Nouvelle rangée alors qu’Israël effectuera des tests médico-légaux sur la balle qui a tué Shireen Abu Aqleh | Israël

Israël a déclaré qu’il effectuerait des tests médico-légaux sur la balle qui a tué le journaliste américano-palestinien Shireen Abou Aqlehun jour après que les responsables palestiniens ont remis les preuves à un coordinateur de la sécurité américain pour enquêter sur ce qu’ils ont dit être la condition qu’Israël ne serait pas impliqué.

Le test sera effectué par des enquêteurs israéliens en présence d’observateurs américains, a déclaré dimanche à la radio militaire le porte-parole de l’armée israélienne, le général de brigade Ran Kochav.

Akram al-Khatib, le procureur général de l’Autorité palestinienne (AP), a déclaré à la radio Voice of Palestine que le test aurait lieu à l’ambassade américaine à Jérusalem, mais que « nous avons reçu des assurances du coordinateur américain que l’enquête serait menée par eux et que la partie israélienne ne participera pas ».

Le nouveau conflit menace de faire dérailler ce qui semblait samedi être une étape majeure vers la résolution d’un conflit entre Israël et Israël. Palestiniens sur une enquête sur la mort du journaliste d’Al Jazeera.

La journaliste de 51 ans, figure bien connue dans le monde arabe, a reçu une balle dans la tête dans la ville cisjordanienne de Jénine en mai lors de ce que ses collègues présents sur les lieux ont qualifié de tirs israéliens contre un groupe de journalistes couvrant un raid des Forces de défense israéliennes (FDI). Abu Aqleh portait un casque et un gilet de protection clairement marqués “presse”.

Images de la police israélienne prend d’assaut le cortège funèbre d’Abu Aqleh à Jérusalem, obligeant les transporteurs de palettes à presque laisser tomber son cercueil, augmentant l’indignation palestinienne et internationale.

Israël a initialement accusé les militants palestiniens de la mort de la journaliste, mais a depuis reconnu que Tsahal l’avait peut-être “accidentellement” tuée.

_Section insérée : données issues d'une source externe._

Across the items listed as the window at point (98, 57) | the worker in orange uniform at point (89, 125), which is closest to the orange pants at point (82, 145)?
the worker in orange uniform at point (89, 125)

L’armée a déclaré avoir identifié le fusil qui aurait pu être utilisé, mais qu’elle ne peut tirer aucune conclusion à moins qu’elle ne soit comparée à la balle.

L’AP avait précédemment rejeté une offre israélienne de mener une enquête conjointe sous la supervision des États-Unis, affirmant qu’elle ne faisait pas confiance à Israël et que son armée avait délibérément attaqué Abu Aqleh.

Les données de l’armée publiées en vertu de la loi israélienne sur la liberté de l’information et analysées par Yesh Din, une organisation israélienne de défense des droits de l’homme, montrent que les soldats israéliens ont impunité quasi totale des poursuites dans les cas où des Palestiniens sont blessés.

L’ambassade des États-Unis a déclaré qu’elle n’avait « rien de nouveau pour le moment » concernant les remarques de dimanche de Tsahal selon lesquelles des experts israéliens seraient impliqués dans l’enquête médico-légale, contrairement à ce que l’AP dit avoir été informé.

L’ONU, l’UE et l’AP ont toutes appelé à une enquête indépendante sur la mort d’Abu Aqleh, et les Palestiniens ont renvoyé l’affaire devant la Cour pénale internationale.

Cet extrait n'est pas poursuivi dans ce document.